An abrupt change in their environment can be stressful to herbs, resulting in yellowed leaves, wilting, and even death. Place potted herbs in a partly shady area outdoors for a few weeks before moving them inside.

“Bring them indoors at night for the first few days and take them back outdoors during the day when temperatures are not yet at a freezing point. Gradually increase the number of days the plants spend indoors, setting them up indoors in an area with indirect light,” says Mbofung-Curtis. “After a couple of weeks, you can move the pots to a spot with more direct sunlight.” 

How much sunlight do herbs need?

Place potted herbs in a southern-facing window where they’ll receive six to eight hours of light. If you don’t have that kind of access to the sun, supplement with grow lights. “You can use regular fluorescent tubing, hung twelve inches above the plants, or more energy efficient LED lights placed six inches over your herbs,” says Mbofung-Curtis.

Set a daily timer and rotate the pots regularly in order to expose all sides of the plant to the light source. “Adjust the placement and height of the lights as your herbs develop and mature,” adds Mbofung-Curtis. “A sign an herb is not receiving enough light is the presence of ‘leggy’ stems that are white or yellow in color.” 

How often should you water herbs? 

While herbs are famous for being drought tolerant, they still need watering. “There’s no easier way to find out if they’re thirsty than by sticking your finger in the soil,” says Dimitrov. “The top few inches should be dry but then you should hit moisture.”

Many herbs, including marjoram, oregano, sage, bay and thyme, will benefit from letting the soil surface dry a little between watering, though not to the point that the leaves wilt. Basil, dill, and rosemary cannot dry out completely or you’ll have trouble reviving them, while mint and lemon balm like a more consistent moisture. Misting the leaves daily with water will increase moisture levels and slow leaf droppings.

DIY aromatherapy - how to keep herbs indoors

Kristin Guy | Dine X Design

How can you prevent bugs from coming indoors? 

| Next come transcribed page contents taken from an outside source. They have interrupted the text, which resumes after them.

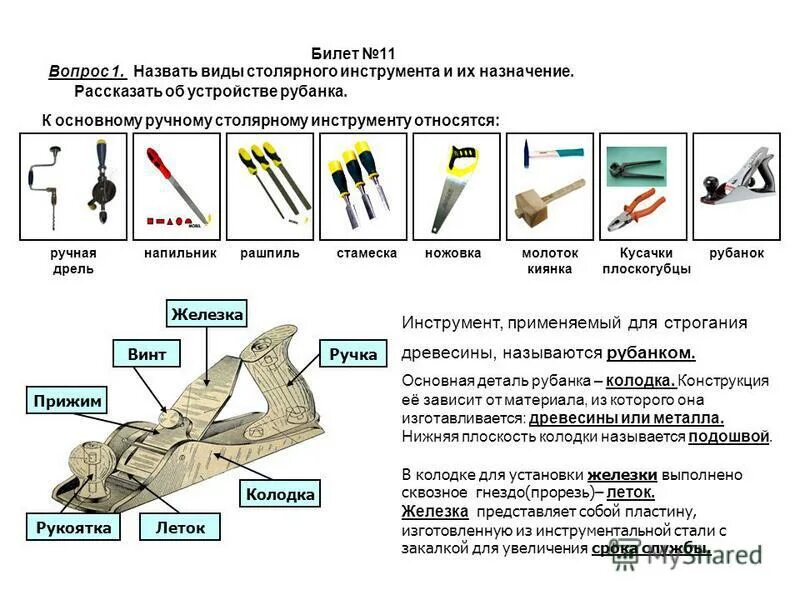 Билет №11
Вопрос 1. Назвать виды столярного инструмента и их назначение.
Рассказать об устройстве рубанка.

К основному ручному столярному инструменту относятся:

ручная дрель
напильник
рашпиль
стамеска
ножовка
молоток киянка
Кусачки плоскогубцы
рубанок

Железка
Винт
Ручка
Прижим
Колодка
Рукоятка
Леток

Инструмент, применяемый для строгания древесины, называются рубанком.

Основная деталь рубанка – колодка. Конструкция её зависит от материала, из которого она изготавливается: древесины или металла. Нижняя плоскость колодки называется подошвой.

В колодке для установки железки выполнено сквозное гнездо(прорезь)– леток.
Железка представляет собой пластину, изготовленную из инструментальной стали с закалкой для увеличения срока службы.

MyShared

Inspect the tops and undersides of the leaves, joints, stems, pots and saucers for any indication of pests, such as webbing, small bumps, or unusual discoloration before moving herbs indoors. “While herbs are still in the ground or in containers, rinse them well with a garden hose,” suggests Mbofung-Curtis.

If necessary, treat pests such as aphids, mealybugs, mites and leafhoppers with an insecticidal soap such as Garden Safe Insecticidal Soap Insect Killer ($6), and any fungal issues such as black spot, rust, and powdery mildew with a fungicide like Garden Safe Fungicide3 ($6). While indoors, herbs can still fall victim to fungi or insects such as spider mites so continue to inspect your plants throughout the winter. 

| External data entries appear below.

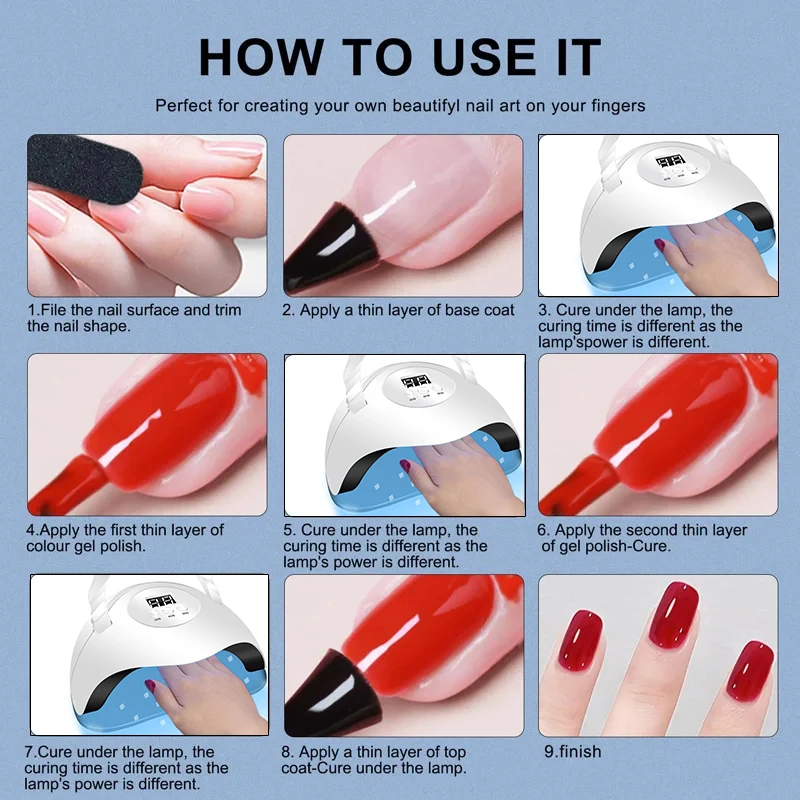 HOW TO USE IT

Perfect for creating your own beautifyl nail art on your fingers

1.File the nail surface and trim the nail shape.

2. Apply a thin layer of base coat

3. Cure under the lamp, the curing time is different as the lamp'spower is different.

4.Apply the first thin layer of colour gel polish.

5. Cure under the lamp, the curing time is different as the lamp's power is different.

6. Apply the second thin layer of gel polish-Cure.

7.Cure under the lamp, the curing time is different as the lamp's power is different.

8. Apply a thin layer of top coat-Cure under the lamp.

9.finish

Is there an adjustment period when moving herbs indoors? 

Yes! “Herbs need time to adapt to their new surroundings,” says Mbofung-Curtis. “So don’t be alarmed if they drop leaves and develop more slowly once inside.”

Can you grow new herbs during the cold season?

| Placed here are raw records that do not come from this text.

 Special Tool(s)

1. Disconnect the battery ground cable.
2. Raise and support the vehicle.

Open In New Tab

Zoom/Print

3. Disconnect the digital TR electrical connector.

Snipping sprigs encourages the herbs to produce new growth and stay compact until you can move them outdoors come spring. Even better, you can use these sprigs to expand your supply of fresh herbs.

“Simply take cuttings of soft-stem herbs like basil, lemon balm, and mint and place them in a small vase of water while they develop roots,” suggests Mbofung-Curtis. “For herbs with woody stems such as rosemary, sage, oregano, and thyme, make sure the cuttings are green as brown stems will not sprout root as easily. When the roots are a few inches long, pot the cuttings.” Sadly, stems from herbs like parsley, dill and cilantro will not root with this method as they’re propagated by seed.